商云婼将面团规整好,问:“就是这样,会了吗?”
储砚的喉结滚动,嗓音微哑地“嗯”了一声。
“今日我利用了瑾礼,也不知道他是真的信了我,还是只是配合我的表演。”
听到她的嘴里突然出现了别的男人的名字,储砚炯亮的眸光瞬间黯然,一种前所未有的愤郁瞬间侵占了理智。
毫无察觉地商云婼还在说着:“我之前也确实太过骄横,今日才知道,原来会示弱才是夫妻的相处之道。”

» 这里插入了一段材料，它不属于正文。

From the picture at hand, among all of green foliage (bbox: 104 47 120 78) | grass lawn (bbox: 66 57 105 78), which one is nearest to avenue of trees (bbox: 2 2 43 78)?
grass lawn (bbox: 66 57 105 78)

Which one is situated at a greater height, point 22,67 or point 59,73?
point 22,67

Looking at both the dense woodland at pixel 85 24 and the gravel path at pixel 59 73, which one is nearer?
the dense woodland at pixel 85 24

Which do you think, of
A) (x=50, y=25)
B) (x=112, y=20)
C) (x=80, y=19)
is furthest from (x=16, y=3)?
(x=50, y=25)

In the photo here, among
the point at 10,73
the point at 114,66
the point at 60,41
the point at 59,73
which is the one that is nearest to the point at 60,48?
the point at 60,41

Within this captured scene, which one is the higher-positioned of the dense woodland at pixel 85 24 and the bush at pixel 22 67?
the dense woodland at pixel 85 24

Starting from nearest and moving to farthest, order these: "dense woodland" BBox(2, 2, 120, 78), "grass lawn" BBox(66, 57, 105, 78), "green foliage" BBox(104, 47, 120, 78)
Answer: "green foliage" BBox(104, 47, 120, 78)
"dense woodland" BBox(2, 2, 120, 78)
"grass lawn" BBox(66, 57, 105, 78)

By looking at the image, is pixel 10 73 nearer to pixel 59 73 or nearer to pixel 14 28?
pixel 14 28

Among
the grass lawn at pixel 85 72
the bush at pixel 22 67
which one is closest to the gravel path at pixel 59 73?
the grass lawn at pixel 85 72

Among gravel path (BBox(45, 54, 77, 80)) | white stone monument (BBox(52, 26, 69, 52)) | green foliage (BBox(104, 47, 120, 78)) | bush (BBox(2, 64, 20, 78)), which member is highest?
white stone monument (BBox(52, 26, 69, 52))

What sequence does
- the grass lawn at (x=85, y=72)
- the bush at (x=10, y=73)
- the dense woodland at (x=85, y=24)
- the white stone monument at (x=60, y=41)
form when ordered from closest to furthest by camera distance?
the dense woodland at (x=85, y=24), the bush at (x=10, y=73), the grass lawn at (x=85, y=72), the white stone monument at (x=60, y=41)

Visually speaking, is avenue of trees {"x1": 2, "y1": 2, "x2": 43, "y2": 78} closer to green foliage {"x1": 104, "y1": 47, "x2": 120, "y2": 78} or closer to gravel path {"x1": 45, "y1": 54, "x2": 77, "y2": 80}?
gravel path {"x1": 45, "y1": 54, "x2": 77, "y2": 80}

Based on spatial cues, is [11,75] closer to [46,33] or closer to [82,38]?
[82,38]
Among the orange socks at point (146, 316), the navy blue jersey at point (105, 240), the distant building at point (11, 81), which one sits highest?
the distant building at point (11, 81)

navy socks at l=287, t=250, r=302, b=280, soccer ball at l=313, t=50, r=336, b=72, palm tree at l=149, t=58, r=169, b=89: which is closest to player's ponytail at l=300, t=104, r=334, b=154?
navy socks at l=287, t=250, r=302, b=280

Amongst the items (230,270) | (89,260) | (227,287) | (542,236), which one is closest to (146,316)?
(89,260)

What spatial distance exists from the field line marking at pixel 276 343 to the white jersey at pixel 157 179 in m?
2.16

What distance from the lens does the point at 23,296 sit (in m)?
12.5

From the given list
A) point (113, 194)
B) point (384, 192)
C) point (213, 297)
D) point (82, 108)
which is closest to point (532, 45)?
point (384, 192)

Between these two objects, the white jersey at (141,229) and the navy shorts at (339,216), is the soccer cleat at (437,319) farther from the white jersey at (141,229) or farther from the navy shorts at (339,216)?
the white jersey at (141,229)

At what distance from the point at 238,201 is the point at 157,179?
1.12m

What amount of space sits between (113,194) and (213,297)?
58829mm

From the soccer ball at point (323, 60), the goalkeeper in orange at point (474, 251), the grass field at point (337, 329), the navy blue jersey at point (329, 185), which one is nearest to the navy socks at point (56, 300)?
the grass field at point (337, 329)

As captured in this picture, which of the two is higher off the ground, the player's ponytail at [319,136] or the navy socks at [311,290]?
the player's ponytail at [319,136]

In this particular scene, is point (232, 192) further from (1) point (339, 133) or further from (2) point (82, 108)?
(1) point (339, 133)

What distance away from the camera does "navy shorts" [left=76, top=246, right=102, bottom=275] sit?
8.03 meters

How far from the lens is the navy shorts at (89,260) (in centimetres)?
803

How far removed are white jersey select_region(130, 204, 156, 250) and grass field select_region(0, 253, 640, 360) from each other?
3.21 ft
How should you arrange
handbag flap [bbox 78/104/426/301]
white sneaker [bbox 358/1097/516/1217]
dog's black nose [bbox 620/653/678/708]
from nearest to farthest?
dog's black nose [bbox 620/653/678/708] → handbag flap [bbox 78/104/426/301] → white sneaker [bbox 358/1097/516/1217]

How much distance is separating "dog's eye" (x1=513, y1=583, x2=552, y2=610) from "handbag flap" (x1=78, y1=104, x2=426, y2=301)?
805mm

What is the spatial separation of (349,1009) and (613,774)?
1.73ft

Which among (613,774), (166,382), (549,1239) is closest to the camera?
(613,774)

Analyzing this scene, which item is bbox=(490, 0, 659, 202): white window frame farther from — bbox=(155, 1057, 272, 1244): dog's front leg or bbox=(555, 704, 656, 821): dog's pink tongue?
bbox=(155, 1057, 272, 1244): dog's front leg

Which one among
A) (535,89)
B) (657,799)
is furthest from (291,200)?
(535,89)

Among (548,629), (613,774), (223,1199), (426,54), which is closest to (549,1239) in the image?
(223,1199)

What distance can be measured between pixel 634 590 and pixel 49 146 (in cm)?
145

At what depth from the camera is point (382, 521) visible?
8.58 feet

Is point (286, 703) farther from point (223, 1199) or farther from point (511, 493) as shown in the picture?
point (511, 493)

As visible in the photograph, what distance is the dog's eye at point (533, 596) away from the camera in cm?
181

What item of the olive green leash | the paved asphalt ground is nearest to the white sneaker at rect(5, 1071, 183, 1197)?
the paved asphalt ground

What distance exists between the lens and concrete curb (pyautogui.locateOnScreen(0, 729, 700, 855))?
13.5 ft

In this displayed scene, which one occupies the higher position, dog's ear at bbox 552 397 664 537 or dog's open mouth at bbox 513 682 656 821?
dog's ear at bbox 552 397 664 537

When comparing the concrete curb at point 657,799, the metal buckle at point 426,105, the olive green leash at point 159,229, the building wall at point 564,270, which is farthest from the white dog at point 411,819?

储砚将手里被捏成碎渣的面团放在案板上,语气平静地说:“在爱自己的人面前才能骄横跋扈,在不爱自己的人前只能示弱。若是我,我会将我爱的人宠得嚣张跋扈。”
商云婼怔了怔,须臾后轻笑道:“你个未束冠的毛头小子懂什么爱不爱的。”
储砚想反驳,初瑶却来传话:“小姐,小厮来禀,侯爷在寻您。”
望着商云婼离开的背影,他手掌无意识地用力一碾,黏在手心的湿黏面团瞬间化为了灰烬。
储砚垂眼看着手中被碾碎的黑色粉末,眼里满是惊疑。
这种化烬的内力他一直在练,可始终差一点没练成,怎么突然会了?
当夜,储砚做了个梦,梦到了自己的束冠礼。
冠礼仪式后,他开心地去寻商云婼,却撞见她在给哥哥下合欢散!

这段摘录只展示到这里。